>> Start Document

Criticism and Response to the Stanford Prison Experiment

There has been controversy over both the ethics and scientific rigor of the Stanford prison experiment since nearly the beginning, and it has never been successfully replicated. French academic and filmmaker Thibault Le Texier, in a 2018 book about the experiment, Histoire d'un mensonge ("Story of a lie"), wrote that it could not be meaningfully described as an experiment and that there were no real results to speak of. In response to criticism of his methodology, Zimbardo himself has agreed that the SPE was more of a "demonstration" than a scientific "experiment":

From the beginning, I have always said it's a demonstration. The only thing that makes it an experiment is the random assignment to prisoners and guards, that's the independent variable. There is no control group. There's no comparison group. So it doesn't fit the standards of what it means to be "an experiment." It's a very powerful demonstration of a psychological phenomenon, and it has had relevance.

In 2018, in response to criticism by Le Texier and other, Philip Zimbardo wrote a detailed rebuttal on his website. In his summary, he wrote:

I hereby assert that none of these criticisms present any substantial evidence that alters the SPE's main conclusion concerning the importance of understanding how systemic and situational forces can operate to influence individual behavior in negative or positive directions, often without our personal awareness. The SPE's core message is not that a psychological simulation of prison life is the same as the real thing, or that prisoners and guards always or even usually behave the way that they did in the SPE. Rather, the SPE serves as a cautionary tale of what might happen to any of us if we underestimate the extent to which the power of social roles and external pressures can influence our actions.

Treatment of "prisoners"
Some of the guards' behavior allegedly led to dangerous and psychologically damaging situations. According to Zimbardo's report, one third of the guards were judged to have exhibited "genuine sadistic tendencies", while many prisoners were emotionally traumatized, and three of them had to be removed from the experiment early. Zimbardo concluded that both prisoners and guards had become deeply absorbed in their roles and realized that he had likewise become as deeply absorbed in his own, and he terminated the experiment.

>> End Document

> Exercise instructions:
A) Decide whether each statement agrees with the Stanford prison experiment text: (i) Zimbardo acknowledged that the study had no control group; (ii) half of the guards were judged to show sadistic tendencies; (iii) the experiment has never been successfully replicated. Answer yes or no for each and quote the deciding words of the text.
B) Continue the Stanford prison experiment text from its last sentence.

>> Start Stored rows

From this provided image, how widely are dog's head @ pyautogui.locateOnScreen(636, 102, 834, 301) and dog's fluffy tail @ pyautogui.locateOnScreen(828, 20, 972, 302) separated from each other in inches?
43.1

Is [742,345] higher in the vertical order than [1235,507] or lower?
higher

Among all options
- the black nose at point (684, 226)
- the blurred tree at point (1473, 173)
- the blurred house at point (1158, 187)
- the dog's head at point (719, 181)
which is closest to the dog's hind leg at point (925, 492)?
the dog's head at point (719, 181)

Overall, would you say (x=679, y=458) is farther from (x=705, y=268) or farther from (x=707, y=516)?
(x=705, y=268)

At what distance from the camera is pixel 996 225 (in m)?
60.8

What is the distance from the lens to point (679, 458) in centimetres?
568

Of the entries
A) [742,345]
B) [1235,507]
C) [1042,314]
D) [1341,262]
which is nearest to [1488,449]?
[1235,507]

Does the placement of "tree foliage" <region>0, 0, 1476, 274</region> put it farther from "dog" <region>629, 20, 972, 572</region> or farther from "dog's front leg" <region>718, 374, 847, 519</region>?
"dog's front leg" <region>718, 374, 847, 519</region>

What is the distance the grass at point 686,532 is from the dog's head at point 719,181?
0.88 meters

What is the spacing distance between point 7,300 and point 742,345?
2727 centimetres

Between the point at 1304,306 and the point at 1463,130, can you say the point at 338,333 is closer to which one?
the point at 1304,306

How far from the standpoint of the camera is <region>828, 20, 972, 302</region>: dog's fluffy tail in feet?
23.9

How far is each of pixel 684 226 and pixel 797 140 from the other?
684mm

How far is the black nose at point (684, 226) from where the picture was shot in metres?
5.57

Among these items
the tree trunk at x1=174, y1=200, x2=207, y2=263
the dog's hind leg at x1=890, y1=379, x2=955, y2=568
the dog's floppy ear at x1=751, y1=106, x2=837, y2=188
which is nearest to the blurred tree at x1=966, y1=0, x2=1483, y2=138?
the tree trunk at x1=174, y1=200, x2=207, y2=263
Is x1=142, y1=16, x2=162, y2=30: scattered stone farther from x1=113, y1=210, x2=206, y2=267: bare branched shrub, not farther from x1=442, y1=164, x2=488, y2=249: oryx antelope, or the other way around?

>> End Stored rows

> Per-task answers:
A)
(i) Yes: "There is no control group."
(ii) No: "one third of the guards were judged to have exhibited "genuine sadistic tendencies""
(iii) Yes: "it has never been successfully replicated"

B)
Ethical concerns surrounding the experiment often draw comparisons to a similar experiment, conducted ten years earlier in 1961 at Yale University by Stanley Milgram.

Reliance on anecdotal evidence
Because of the nature of the experiment, Zimbardo found it impossible to keep traditional scientific controls in place. He was unable to remain a neutral observer, since he influenced the direction of the experiment as the prison's superintendent. Conclusions and observations drawn by the experimenters were largely subjective and anecdotal, and the experiment is practically impossible for other researchers to accurately reproduce. Erich Fromm claimed to see generalizations in the experiment's results and argued that the personality of an individual does affect behavior when imprisoned. This ran counter to the study's conclusion that the prison situation itself controls the individual's behavior. Fromm also argued that the amount of sadism in the "normal" subjects could not be determined with the methods employed to screen them.

Coaching of "guards"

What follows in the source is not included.